Não lembro exatamente quando a nossa promessa se quebrou. Talvez tenha sido quando você ficou do lado dos nossos pais, e não do meu, pela primeira vez. Talvez tenha sido quando eu comecei a andar com aqueles... Como era mesmo que você chamava?... “Punks”. É, acho que era isso. Ou quanto eu pintei o cabelo de rosa e a primeira coisa que você disse foi “Nossa, tá horrível!” e eu tive vontade de rir para não chorar, mas tudo que fiz foi jogar o travesseiro na sua cara.

Porque sabe, costumava ser nós duas contra o mundo. Sempre foi assim. E eu só aguentei tanto tempo naquela casa idiota porque ainda tinha você e eu achava, muito inocentemente, que sempre teria você. Mas o laço que nos unia, que sempre pareceu tão firme e inquebrável, foi se afrouxando aos poucos, até se soltar de vez. Eu sei que parece que foi de uma hora pra outra, que um dia eu acordei e descobri que não conhecia a pessoa que dormia ao meu lado, mas não foi. E quem sabe, se eu tivesse prestado mais atenção, perceberia que todas as nossas brigas nada mais eram do que a natureza mostrando que apesar de termos a mesma aparência nós éramos pessoas incompatíveis.

Mas eu não quis acreditar. Eu fechei os olhos completamente para o nosso lento distanciamento e só abri, assim de uma vez, como quem leva um susto, quando você decidiu virar as costas para mim.

“Não”

Foi tudo o que bastou. Nem lembro direito o que veio depois, provavelmente algo como “Você ficou maluca? Eu não vou fugir de casa com você”, mas o complemento da frase não machucou tanto. Foi aquele “não” que desabou nas minhas costas com todo o peso do mundo. Foi aquele “não” que me fez perceber que eu estava sozinha. Pela primeira vez na vida. E o que eu fiz? Eu fugi. Eu realmente fugi como disse que faria, mas te deixei para trás.

Mantive-me longe todos esses anos. Não porque eu não tenha sentido falta (porque você sabe que senti, como espero que você tenha sentido também), mas porque não fazia ideia de como me reaproximar. Não sabia nem se queria. Porque, no final de tudo, talvez eu fosse um pouco rancorosa.

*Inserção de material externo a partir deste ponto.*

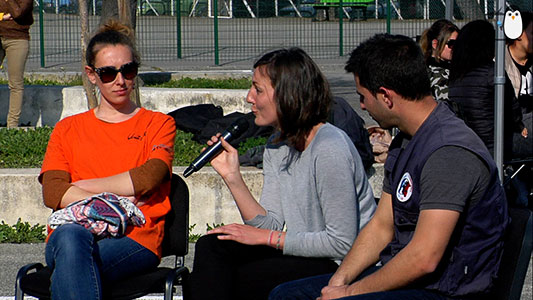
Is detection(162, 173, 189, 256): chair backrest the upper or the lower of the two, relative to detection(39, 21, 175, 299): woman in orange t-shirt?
lower

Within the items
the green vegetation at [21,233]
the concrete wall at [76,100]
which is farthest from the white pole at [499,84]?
the concrete wall at [76,100]

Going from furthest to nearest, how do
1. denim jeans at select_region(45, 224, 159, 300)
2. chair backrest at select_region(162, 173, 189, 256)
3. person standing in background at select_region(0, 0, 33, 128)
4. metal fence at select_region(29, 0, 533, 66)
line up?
metal fence at select_region(29, 0, 533, 66) < person standing in background at select_region(0, 0, 33, 128) < chair backrest at select_region(162, 173, 189, 256) < denim jeans at select_region(45, 224, 159, 300)

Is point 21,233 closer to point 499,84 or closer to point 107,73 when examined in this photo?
point 107,73

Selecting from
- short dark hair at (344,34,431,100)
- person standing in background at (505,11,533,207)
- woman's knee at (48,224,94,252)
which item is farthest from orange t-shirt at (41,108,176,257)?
person standing in background at (505,11,533,207)

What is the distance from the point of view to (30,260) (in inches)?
244

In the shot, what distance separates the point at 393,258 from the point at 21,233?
441cm

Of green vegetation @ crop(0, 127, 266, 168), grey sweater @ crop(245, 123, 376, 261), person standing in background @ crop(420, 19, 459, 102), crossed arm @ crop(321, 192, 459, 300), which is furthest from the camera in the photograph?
green vegetation @ crop(0, 127, 266, 168)

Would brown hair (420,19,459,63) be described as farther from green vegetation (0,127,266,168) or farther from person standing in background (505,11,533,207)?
green vegetation (0,127,266,168)

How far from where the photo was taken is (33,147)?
7.87 meters

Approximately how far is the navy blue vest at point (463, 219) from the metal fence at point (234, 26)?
445 inches

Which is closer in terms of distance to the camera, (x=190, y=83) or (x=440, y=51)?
(x=440, y=51)

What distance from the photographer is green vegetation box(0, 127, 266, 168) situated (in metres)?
7.48

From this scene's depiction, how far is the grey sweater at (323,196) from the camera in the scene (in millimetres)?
3508

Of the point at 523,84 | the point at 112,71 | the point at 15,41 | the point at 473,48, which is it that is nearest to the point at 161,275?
the point at 112,71
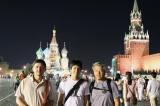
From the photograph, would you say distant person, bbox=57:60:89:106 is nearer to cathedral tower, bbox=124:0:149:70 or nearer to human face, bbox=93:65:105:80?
human face, bbox=93:65:105:80

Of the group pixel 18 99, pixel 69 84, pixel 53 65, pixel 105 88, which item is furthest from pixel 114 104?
pixel 53 65

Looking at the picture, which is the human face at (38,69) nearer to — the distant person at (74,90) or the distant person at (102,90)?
the distant person at (74,90)

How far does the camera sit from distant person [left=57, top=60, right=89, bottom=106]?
5.52 metres

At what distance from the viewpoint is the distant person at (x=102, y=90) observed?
229 inches

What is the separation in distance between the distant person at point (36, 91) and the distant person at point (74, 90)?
2.34ft

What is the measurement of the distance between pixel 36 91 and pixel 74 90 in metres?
0.95

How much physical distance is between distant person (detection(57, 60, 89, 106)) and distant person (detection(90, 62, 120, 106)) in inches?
9.4

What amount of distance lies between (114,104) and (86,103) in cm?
44

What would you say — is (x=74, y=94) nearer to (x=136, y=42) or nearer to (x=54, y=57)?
(x=136, y=42)

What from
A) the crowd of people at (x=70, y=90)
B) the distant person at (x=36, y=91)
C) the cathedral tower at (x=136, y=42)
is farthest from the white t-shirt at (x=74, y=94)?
the cathedral tower at (x=136, y=42)

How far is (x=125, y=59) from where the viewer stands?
362 ft

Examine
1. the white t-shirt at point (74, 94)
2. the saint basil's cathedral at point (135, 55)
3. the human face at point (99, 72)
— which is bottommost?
the white t-shirt at point (74, 94)

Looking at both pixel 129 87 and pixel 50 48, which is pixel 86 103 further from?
pixel 50 48

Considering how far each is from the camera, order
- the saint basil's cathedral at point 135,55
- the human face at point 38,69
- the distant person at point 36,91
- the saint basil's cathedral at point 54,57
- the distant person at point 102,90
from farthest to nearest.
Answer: the saint basil's cathedral at point 54,57
the saint basil's cathedral at point 135,55
the distant person at point 102,90
the human face at point 38,69
the distant person at point 36,91
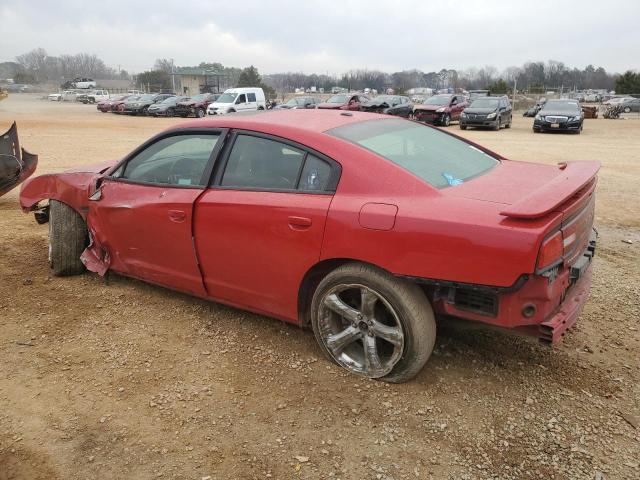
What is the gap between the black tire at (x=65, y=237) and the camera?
4.47 meters

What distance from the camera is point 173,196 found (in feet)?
11.7

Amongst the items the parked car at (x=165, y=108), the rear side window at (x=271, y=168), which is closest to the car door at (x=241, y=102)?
the parked car at (x=165, y=108)

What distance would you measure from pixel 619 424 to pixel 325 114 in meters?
2.60

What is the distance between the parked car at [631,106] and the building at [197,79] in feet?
161

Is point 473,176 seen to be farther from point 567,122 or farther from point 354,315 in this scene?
point 567,122

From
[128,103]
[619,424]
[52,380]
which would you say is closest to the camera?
[619,424]

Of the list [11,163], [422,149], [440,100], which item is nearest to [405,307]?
[422,149]

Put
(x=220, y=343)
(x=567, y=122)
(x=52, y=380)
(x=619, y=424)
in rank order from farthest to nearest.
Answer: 1. (x=567, y=122)
2. (x=220, y=343)
3. (x=52, y=380)
4. (x=619, y=424)

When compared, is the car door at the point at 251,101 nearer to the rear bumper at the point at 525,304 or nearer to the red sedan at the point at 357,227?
the red sedan at the point at 357,227

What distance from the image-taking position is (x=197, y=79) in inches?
2908

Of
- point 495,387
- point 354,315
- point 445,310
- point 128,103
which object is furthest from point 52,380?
point 128,103

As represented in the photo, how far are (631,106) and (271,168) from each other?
145 feet

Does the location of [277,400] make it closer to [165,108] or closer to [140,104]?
[165,108]

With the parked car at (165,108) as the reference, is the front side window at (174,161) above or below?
below
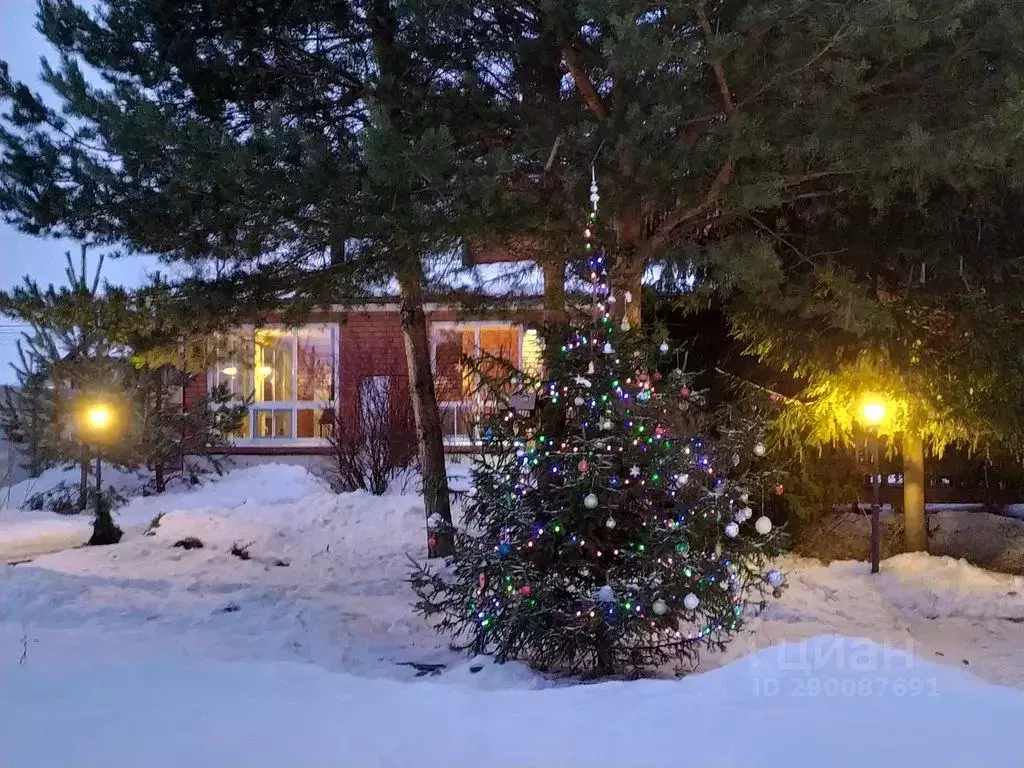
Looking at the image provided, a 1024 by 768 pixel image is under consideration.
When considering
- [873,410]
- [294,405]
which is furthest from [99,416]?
[873,410]

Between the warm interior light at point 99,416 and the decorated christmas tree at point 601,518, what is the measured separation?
20.3 ft

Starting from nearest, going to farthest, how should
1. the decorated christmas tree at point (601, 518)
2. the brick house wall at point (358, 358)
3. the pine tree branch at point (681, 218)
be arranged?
the decorated christmas tree at point (601, 518), the pine tree branch at point (681, 218), the brick house wall at point (358, 358)

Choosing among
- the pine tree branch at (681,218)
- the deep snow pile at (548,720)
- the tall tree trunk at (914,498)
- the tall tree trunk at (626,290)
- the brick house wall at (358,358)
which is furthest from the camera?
the brick house wall at (358,358)

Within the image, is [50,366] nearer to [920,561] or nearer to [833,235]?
[833,235]

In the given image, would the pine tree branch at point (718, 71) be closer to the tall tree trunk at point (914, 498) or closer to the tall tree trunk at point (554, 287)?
the tall tree trunk at point (554, 287)

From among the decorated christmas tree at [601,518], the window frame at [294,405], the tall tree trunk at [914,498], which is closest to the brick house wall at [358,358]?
the window frame at [294,405]

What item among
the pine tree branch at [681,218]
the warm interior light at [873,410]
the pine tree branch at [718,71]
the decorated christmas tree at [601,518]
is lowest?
the decorated christmas tree at [601,518]

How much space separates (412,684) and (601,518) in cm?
170

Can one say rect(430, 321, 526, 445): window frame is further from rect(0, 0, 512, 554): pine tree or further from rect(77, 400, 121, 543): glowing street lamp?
rect(0, 0, 512, 554): pine tree

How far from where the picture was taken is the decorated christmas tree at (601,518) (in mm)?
5504

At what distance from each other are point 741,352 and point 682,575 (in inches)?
249

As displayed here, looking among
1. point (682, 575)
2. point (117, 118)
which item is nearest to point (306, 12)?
point (117, 118)

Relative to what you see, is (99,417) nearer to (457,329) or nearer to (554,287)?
(554,287)

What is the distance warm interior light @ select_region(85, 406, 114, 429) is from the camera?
10172mm
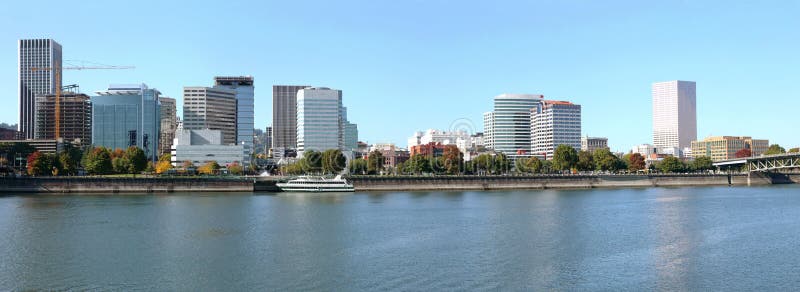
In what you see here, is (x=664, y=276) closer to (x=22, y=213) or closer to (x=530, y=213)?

Isso fez com que eu passasse horas e horas olhando para essa folha de papel em branco pensando no que escrever. Em dúvida se me desculpava ou exigia desculpas. Mas qual a diferença que uma simples palavra pode fazer depois de tanto tempo, tantos anos? Não. Não vou exigir desculpas (nem pedir) como se isso resolvesse e apagasse tudo, porque o mundo não é assim e acho que nós já aprendemos isso.

Nós não ficamos juntas para sempre, nem dividimos nenhum namorado. Mas o amor que eu sinto por você continua aqui, mesmo que velho e desgastado. Espero que ele ainda esteja ai também.

E o que eu queria nessa carta era que a gente tirasse um pouco ele daquela gaveta feia e sem brilho no qual o trancamos e tirássemos o pó. Até, quem sabe, ele voltar a bater um pouquinho. Porque ele não morreu, Allison. E nunca vai morrer.

Porque irmãs são pra sempre.


Com amor,
Addison


Esse post faz parte do 30 days writing.